Oil rises to near one-month high on supply tightening
Oil climbed to a near one-month high on Wednesday on signs of a gradual tightening in global oil inventories and on concerns about a supply outage at a field in the United Kingdom`s North Sea that feeds into an international benchmark price.
Brent crude futures, the international benchmark for oil, were at $54.52 per barrel at 0658 GMT, up 35 cents, or 0.65 percent, from their last close.
U.S. West Texas Intermediate (WTI) crude futures were up 33 cents, or 0.65 percent, at $51.35 a barrel.
Both benchmarks on Wednesday hit their highest levels since March 8.
"The immediate reason for the move was an unplanned production outage in the North Sea," said Sukrit Vijayakar, director of energy consultancy Trifecta, referring to an unplanned production outage at the Buzzard oil field in the North Sea.
Buzzard produces about 180,000 barrels per day. It is the largest contributor to the Forties crude stream that is a key component of the physical Brent oil price that the Brent futures contract settles against.
Traders also said that prices gained amid slowly tightening market conditions, with the Organization of the Petroleum Exporting Countries (OPEC) leading an effort to cut output.

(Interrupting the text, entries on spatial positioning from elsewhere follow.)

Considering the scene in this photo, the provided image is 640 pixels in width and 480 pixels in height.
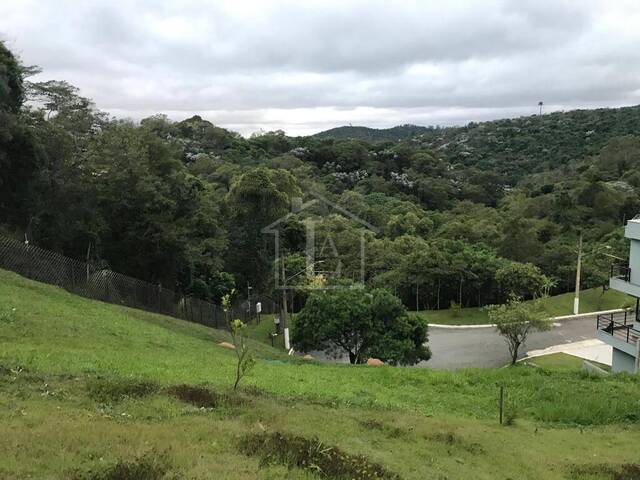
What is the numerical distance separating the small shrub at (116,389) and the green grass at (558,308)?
26.9m

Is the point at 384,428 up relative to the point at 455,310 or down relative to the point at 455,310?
up

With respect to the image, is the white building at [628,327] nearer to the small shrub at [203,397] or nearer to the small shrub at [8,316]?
the small shrub at [203,397]

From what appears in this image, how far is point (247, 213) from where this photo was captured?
30422 millimetres

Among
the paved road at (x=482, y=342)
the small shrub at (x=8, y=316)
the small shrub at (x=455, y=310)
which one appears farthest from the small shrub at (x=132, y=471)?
the small shrub at (x=455, y=310)

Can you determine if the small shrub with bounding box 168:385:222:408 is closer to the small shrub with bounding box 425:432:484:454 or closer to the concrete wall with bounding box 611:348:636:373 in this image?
the small shrub with bounding box 425:432:484:454

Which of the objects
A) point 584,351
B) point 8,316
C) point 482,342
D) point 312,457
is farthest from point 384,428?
point 584,351

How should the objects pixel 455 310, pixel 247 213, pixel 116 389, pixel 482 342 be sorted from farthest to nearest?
pixel 455 310 → pixel 247 213 → pixel 482 342 → pixel 116 389

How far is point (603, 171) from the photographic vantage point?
69688mm

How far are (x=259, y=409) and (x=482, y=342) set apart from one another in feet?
72.9

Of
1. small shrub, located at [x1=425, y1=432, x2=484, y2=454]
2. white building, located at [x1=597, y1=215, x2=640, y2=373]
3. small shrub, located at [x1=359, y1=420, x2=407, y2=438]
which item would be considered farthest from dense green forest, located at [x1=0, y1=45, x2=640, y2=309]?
small shrub, located at [x1=425, y1=432, x2=484, y2=454]

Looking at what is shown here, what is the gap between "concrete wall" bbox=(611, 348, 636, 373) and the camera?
17844mm

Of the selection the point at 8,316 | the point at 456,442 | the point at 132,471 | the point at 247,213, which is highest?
the point at 247,213

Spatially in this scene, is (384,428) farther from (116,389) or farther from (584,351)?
(584,351)

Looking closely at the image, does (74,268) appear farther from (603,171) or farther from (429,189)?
(603,171)
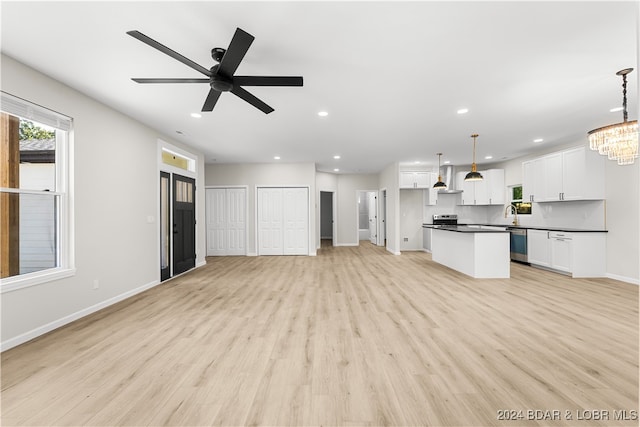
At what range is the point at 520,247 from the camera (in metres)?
6.44

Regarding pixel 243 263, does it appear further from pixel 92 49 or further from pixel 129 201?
pixel 92 49

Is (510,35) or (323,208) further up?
(510,35)

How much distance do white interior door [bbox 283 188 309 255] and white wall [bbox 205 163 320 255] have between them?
0.16 metres

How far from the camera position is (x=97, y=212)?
3564 millimetres

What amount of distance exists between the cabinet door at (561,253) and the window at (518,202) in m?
1.78

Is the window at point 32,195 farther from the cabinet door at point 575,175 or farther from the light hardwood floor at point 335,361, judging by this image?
the cabinet door at point 575,175

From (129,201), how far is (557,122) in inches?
289

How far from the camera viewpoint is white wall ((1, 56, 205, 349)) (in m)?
2.68

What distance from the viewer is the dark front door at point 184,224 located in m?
5.39

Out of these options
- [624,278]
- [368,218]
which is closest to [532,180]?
[624,278]

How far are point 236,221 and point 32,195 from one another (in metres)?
5.18

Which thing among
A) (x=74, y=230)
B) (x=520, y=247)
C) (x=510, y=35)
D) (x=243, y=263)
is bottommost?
(x=243, y=263)

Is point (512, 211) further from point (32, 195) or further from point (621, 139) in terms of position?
point (32, 195)

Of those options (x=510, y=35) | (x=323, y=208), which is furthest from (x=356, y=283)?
(x=323, y=208)
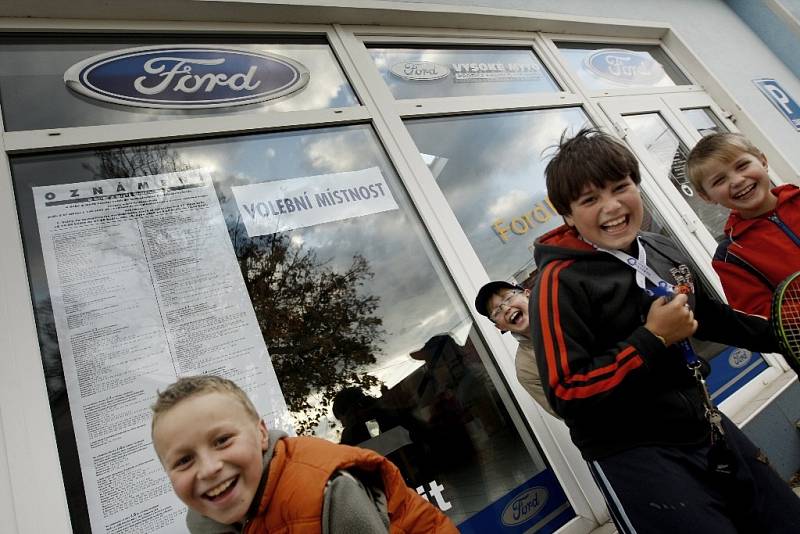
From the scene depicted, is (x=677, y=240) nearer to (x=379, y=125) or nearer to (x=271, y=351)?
(x=379, y=125)

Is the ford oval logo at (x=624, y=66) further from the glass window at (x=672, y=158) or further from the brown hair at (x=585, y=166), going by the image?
the brown hair at (x=585, y=166)

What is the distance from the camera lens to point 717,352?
10.3 feet

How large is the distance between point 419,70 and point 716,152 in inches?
83.6

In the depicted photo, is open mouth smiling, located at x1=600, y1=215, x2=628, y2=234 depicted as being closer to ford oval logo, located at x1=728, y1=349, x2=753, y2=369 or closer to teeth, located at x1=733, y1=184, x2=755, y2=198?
teeth, located at x1=733, y1=184, x2=755, y2=198

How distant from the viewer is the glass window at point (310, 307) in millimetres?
1930

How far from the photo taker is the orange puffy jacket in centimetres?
106

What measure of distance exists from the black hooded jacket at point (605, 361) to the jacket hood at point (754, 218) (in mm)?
1055

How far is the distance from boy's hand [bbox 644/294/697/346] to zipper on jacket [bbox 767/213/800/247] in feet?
3.65

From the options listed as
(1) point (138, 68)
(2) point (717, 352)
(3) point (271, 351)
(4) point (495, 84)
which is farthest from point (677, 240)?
(1) point (138, 68)

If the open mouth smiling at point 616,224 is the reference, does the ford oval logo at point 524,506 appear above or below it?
below

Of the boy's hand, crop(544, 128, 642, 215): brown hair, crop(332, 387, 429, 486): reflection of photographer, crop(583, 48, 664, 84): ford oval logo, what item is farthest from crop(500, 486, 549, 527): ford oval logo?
crop(583, 48, 664, 84): ford oval logo

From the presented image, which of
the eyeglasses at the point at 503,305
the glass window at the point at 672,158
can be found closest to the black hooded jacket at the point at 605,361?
the eyeglasses at the point at 503,305

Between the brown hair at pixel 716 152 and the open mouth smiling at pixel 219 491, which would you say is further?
the brown hair at pixel 716 152

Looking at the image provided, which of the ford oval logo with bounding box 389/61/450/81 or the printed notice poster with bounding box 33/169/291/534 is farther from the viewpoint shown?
the ford oval logo with bounding box 389/61/450/81
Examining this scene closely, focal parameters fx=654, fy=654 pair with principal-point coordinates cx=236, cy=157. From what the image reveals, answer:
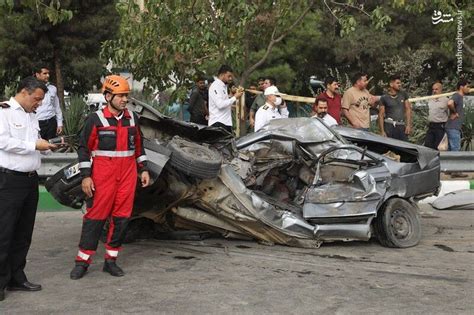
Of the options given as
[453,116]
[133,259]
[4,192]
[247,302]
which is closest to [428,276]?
[247,302]

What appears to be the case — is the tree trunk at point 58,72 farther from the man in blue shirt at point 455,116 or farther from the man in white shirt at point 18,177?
the man in white shirt at point 18,177

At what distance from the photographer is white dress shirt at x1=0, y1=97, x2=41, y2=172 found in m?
4.78

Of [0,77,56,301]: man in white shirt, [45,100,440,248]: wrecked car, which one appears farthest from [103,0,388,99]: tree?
[0,77,56,301]: man in white shirt

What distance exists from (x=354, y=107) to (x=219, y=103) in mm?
2128

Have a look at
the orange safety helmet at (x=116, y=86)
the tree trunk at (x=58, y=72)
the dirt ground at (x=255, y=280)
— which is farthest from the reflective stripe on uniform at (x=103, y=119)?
the tree trunk at (x=58, y=72)

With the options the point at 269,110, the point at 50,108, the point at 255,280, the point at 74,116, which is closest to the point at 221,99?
the point at 269,110

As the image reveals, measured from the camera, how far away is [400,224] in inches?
262

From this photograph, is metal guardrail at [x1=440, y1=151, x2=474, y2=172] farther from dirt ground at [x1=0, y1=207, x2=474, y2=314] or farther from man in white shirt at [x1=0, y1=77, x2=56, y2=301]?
man in white shirt at [x1=0, y1=77, x2=56, y2=301]

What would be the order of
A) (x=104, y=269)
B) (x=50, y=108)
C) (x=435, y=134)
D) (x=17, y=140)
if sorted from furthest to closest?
(x=435, y=134)
(x=50, y=108)
(x=104, y=269)
(x=17, y=140)

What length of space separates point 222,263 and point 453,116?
6619 millimetres

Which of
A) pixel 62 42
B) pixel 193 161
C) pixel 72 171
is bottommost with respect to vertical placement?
pixel 72 171

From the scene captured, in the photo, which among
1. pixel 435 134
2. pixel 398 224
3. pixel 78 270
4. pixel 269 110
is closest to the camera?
pixel 78 270

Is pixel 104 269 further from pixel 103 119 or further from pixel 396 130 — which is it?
pixel 396 130

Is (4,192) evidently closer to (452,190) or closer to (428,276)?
(428,276)
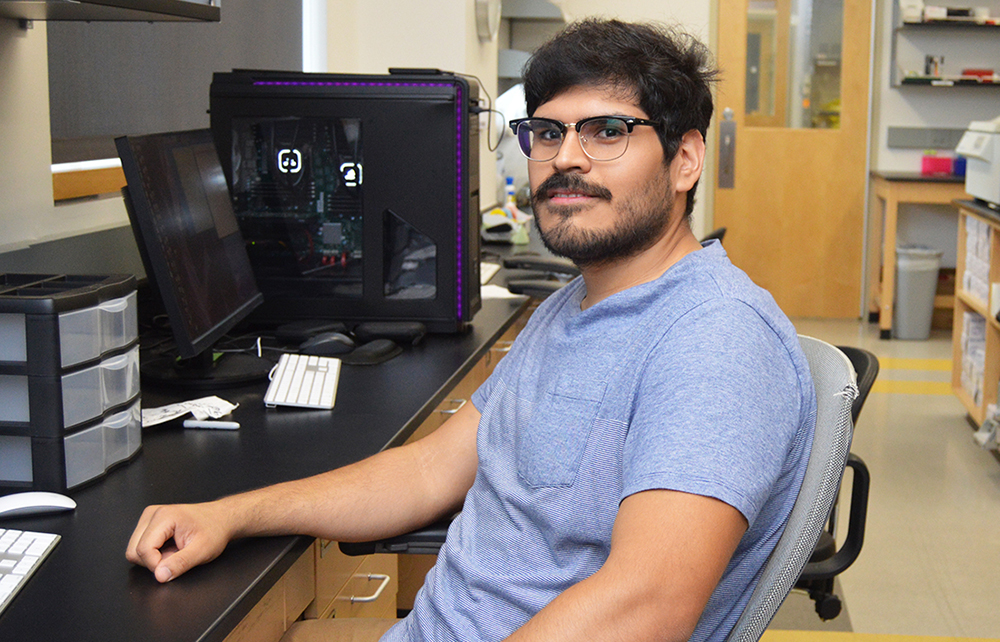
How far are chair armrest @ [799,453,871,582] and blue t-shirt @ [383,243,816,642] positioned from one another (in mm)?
687

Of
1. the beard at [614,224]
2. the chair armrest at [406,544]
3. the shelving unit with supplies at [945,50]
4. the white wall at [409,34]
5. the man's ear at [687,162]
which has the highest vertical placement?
the shelving unit with supplies at [945,50]

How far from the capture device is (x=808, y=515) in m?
1.02

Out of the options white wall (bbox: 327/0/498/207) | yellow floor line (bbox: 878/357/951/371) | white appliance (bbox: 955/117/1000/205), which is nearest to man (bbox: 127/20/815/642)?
white wall (bbox: 327/0/498/207)

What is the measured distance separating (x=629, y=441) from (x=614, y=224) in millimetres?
283

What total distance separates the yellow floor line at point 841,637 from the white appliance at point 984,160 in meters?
2.13

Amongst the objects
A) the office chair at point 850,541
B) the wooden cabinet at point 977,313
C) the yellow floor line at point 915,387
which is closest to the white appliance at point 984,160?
the wooden cabinet at point 977,313

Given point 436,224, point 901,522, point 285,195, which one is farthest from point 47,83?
point 901,522

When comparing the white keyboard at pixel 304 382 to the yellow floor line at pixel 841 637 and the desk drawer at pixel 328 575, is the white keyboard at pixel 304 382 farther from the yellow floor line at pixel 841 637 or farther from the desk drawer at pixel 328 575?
the yellow floor line at pixel 841 637

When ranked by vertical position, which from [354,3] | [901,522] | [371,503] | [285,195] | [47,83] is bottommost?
[901,522]

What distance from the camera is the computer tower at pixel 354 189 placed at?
7.02 ft

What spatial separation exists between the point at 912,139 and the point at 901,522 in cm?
358

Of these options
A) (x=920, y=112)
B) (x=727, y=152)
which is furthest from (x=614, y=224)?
(x=920, y=112)

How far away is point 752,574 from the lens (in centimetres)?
106

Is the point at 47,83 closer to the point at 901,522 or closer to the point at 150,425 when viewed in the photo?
the point at 150,425
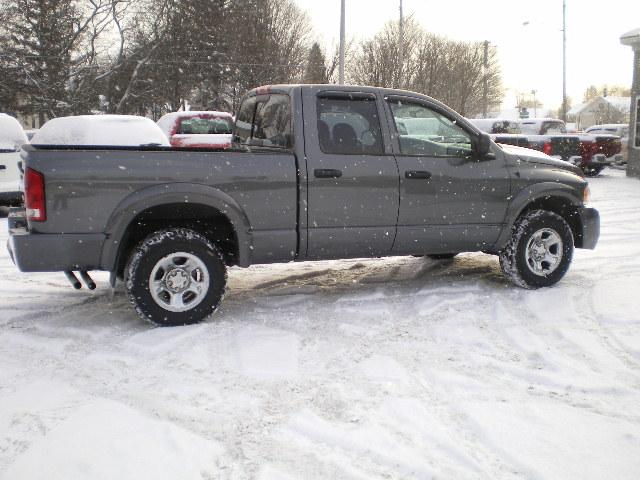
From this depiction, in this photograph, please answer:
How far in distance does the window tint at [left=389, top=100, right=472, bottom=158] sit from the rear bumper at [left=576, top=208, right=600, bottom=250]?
144 cm

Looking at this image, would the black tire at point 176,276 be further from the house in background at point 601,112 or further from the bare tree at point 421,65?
the house in background at point 601,112

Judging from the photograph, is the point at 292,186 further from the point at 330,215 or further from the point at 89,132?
the point at 89,132

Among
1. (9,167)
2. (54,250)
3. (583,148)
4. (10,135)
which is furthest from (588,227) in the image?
(583,148)

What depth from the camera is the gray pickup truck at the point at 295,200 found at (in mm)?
4695

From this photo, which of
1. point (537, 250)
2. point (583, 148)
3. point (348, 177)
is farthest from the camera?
point (583, 148)

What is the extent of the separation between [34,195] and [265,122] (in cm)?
206

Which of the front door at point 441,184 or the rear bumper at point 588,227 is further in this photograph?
the rear bumper at point 588,227

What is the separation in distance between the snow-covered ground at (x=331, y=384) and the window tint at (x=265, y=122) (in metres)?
1.41

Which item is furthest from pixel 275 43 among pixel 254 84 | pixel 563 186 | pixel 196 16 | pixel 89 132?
pixel 563 186

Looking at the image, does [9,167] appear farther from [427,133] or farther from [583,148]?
[583,148]

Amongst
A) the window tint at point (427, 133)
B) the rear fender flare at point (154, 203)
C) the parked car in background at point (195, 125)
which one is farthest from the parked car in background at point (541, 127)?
the rear fender flare at point (154, 203)

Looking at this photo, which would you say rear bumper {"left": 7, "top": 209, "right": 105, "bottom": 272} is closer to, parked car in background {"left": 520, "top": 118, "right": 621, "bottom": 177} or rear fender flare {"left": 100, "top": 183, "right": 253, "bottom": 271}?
rear fender flare {"left": 100, "top": 183, "right": 253, "bottom": 271}

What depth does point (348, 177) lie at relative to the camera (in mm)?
5312

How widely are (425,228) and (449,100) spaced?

With most of OPEC`s crude exported on tankers, tracking ship movements can be a good gauge of market conditions.
Shipped oil supplies have fallen by as much as 17 percent this year, according to oil analysis firm Vortexa.
"We have seen a significant reduction in global oil supply since January, with oil on water going from 978 million barrels on Jan. 1 to 812 million barrels on April 3," said Vortexa chief executive Fabio Kuhn.
"These changes are a signal that the rebalancing is happening faster than many in the market believe."
Trading data in Thomson Reuters Eikon shows that OPEC shipments to the rest of the world fell to 813.7 million barrels by the end of March from 796.6 million barrels in January.
But the tighter markets will only gradually lead to a reduction in bloated inventories as production especially the United States is rising.
U.S. crude stocks fell by 1.8 million barrels last week to 533.7 million, still near an all-time record, the American Petroleum Institute reported late on Tuesday.
The U.S. Energy Information Administration will issue its inventory figures later on Wednesday.
At the heart of the bloated U.S. market is rising production.
The U.S. rig count rose for an 11th straight week last week to 662, making the first quarter of 2017 the strongest quarter for rig additions since mid-2011, according to energy services firm Baker Hughes.
Following a slump in 2015 and 2016, U.S. oil production has risen 8.5 percent since mid-2016 to 9.15 million bpd, the same level output stood at in 2014, when the market downturn began.
"Price upside will... be capped by the recovering U.S. shale sector," BMI Research said.